WHAT IS REQUIRED – Set down the material below in full, matching it exactly.

Spatial relationship records:
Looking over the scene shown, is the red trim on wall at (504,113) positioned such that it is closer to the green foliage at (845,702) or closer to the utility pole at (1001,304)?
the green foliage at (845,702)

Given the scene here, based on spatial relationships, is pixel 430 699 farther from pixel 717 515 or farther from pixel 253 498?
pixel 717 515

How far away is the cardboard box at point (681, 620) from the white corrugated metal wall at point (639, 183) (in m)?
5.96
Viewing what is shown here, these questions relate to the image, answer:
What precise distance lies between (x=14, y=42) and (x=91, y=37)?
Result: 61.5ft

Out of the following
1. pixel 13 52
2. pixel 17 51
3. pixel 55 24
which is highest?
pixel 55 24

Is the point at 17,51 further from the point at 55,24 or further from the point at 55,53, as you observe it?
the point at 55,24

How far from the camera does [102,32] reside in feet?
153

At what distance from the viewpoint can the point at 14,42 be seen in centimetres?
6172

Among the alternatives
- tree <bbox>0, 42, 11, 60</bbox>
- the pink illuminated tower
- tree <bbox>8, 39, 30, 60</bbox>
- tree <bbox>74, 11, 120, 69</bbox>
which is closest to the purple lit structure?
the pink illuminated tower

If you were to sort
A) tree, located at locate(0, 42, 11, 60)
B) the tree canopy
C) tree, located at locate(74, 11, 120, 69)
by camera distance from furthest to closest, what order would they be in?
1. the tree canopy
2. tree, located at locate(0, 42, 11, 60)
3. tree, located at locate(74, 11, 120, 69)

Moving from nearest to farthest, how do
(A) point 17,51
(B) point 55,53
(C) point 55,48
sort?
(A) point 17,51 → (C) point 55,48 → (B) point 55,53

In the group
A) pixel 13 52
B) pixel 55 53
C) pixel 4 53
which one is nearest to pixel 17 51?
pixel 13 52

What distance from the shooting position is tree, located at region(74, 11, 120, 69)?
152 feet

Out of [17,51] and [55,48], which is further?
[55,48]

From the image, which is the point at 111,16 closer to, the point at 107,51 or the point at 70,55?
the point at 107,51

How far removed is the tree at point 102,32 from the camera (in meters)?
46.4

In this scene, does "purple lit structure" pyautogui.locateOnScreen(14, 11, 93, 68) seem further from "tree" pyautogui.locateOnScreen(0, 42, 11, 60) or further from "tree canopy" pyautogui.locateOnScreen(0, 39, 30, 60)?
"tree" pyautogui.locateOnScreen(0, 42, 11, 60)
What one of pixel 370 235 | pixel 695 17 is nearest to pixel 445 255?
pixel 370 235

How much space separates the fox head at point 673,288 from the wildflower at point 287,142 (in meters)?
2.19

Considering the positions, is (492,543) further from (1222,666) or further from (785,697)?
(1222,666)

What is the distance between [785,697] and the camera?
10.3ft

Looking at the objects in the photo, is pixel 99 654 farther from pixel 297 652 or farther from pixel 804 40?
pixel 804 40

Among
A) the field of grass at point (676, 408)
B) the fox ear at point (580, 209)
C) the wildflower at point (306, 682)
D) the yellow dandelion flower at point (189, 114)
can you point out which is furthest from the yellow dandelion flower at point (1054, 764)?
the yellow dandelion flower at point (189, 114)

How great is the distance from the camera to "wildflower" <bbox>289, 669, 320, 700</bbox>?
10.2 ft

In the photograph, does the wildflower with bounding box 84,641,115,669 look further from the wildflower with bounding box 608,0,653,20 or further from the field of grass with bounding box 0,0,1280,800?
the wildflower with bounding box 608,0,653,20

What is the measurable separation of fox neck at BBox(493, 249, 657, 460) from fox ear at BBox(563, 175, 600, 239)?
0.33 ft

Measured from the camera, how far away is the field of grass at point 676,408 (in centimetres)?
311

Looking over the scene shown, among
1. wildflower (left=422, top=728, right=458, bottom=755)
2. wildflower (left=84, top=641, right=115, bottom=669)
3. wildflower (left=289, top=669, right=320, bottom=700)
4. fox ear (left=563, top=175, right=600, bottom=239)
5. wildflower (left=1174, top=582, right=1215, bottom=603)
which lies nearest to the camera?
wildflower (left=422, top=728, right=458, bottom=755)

ANSWER TO THE PROBLEM –
Looking over the scene shown, is the red trim on wall at (504,113) positioned such that it is closer to the green foliage at (845,702) or closer to the utility pole at (1001,304)?
the green foliage at (845,702)

Given the scene here, based on spatial relationships, is pixel 430 699 farther from pixel 717 515 or farther from pixel 253 498?
pixel 717 515

How far away is the cardboard box at point (681, 620) from the white corrugated metal wall at point (639, 183) (in m)?
5.96
Viewing what is shown here, these questions relate to the image, answer:
What precise distance lies between (x=14, y=42) and (x=91, y=37)?
Result: 61.5ft

Out of the following
1. pixel 13 52
2. pixel 17 51
3. pixel 55 24
which is highest?
pixel 55 24

Is the point at 17,51 further from the point at 55,24 or further from the point at 55,53, as you observe it?
the point at 55,24

How far from the camera does [102,32] reside in feet?
153

At what distance from the viewpoint can the point at 14,42 be seen in centimetres?
6172

Among the alternatives
- tree <bbox>0, 42, 11, 60</bbox>
- the pink illuminated tower
- tree <bbox>8, 39, 30, 60</bbox>
- tree <bbox>74, 11, 120, 69</bbox>
which is closest to the purple lit structure?
the pink illuminated tower

If you were to sort
A) tree, located at locate(0, 42, 11, 60)
B) the tree canopy
C) tree, located at locate(74, 11, 120, 69)
by camera distance from furthest to closest, what order would they be in?
1. the tree canopy
2. tree, located at locate(0, 42, 11, 60)
3. tree, located at locate(74, 11, 120, 69)

Moving from nearest to farthest, how do
(A) point 17,51
(B) point 55,53
(C) point 55,48
sort?
(A) point 17,51 → (C) point 55,48 → (B) point 55,53

In the group
A) pixel 13 52
B) pixel 55 53
C) pixel 4 53
which one is nearest to pixel 17 51?
pixel 13 52

What distance from the shooting position is tree, located at region(74, 11, 120, 69)?
152 feet

Out of [17,51] and [55,48], which is further?
[55,48]

From the image, which is the point at 111,16 closer to, the point at 107,51 or the point at 70,55?
the point at 107,51

How far removed is the tree at point 102,32 from the camera (in meters)?
46.4

In this scene, does "purple lit structure" pyautogui.locateOnScreen(14, 11, 93, 68) seem further from "tree" pyautogui.locateOnScreen(0, 42, 11, 60) or further from "tree canopy" pyautogui.locateOnScreen(0, 39, 30, 60)?
"tree" pyautogui.locateOnScreen(0, 42, 11, 60)
What one of pixel 370 235 | pixel 695 17 is nearest to pixel 445 255?
pixel 370 235

How much space separates the fox head at point 673,288 from the wildflower at point 287,142 (in meters)?
2.19

Considering the positions, is (492,543) further from (1222,666) or further from (785,697)?
(1222,666)

What is the distance between [785,697] and the camera?
10.3ft

Looking at the objects in the photo, is pixel 99 654 farther from pixel 297 652 or farther from pixel 804 40?
pixel 804 40

Among
A) the field of grass at point (676, 408)
B) the fox ear at point (580, 209)
C) the wildflower at point (306, 682)
D) the yellow dandelion flower at point (189, 114)
can you point out which is furthest from the yellow dandelion flower at point (1054, 764)?
the yellow dandelion flower at point (189, 114)

How great is the distance from the camera to "wildflower" <bbox>289, 669, 320, 700</bbox>?
10.2 ft

In the photograph, does the wildflower with bounding box 84,641,115,669 look further from the wildflower with bounding box 608,0,653,20 or further from the field of grass with bounding box 0,0,1280,800?
the wildflower with bounding box 608,0,653,20

What is the measurable separation of fox neck at BBox(493, 249, 657, 460) from fox ear at BBox(563, 175, 600, 239)?
0.33 ft

Measured from the camera, how far away is the field of grass at point 676,408 (in centimetres)?
311

Looking over the scene shown, among
1. wildflower (left=422, top=728, right=458, bottom=755)
2. wildflower (left=84, top=641, right=115, bottom=669)
3. wildflower (left=289, top=669, right=320, bottom=700)
4. fox ear (left=563, top=175, right=600, bottom=239)
5. wildflower (left=1174, top=582, right=1215, bottom=603)
which lies nearest to the camera?
wildflower (left=422, top=728, right=458, bottom=755)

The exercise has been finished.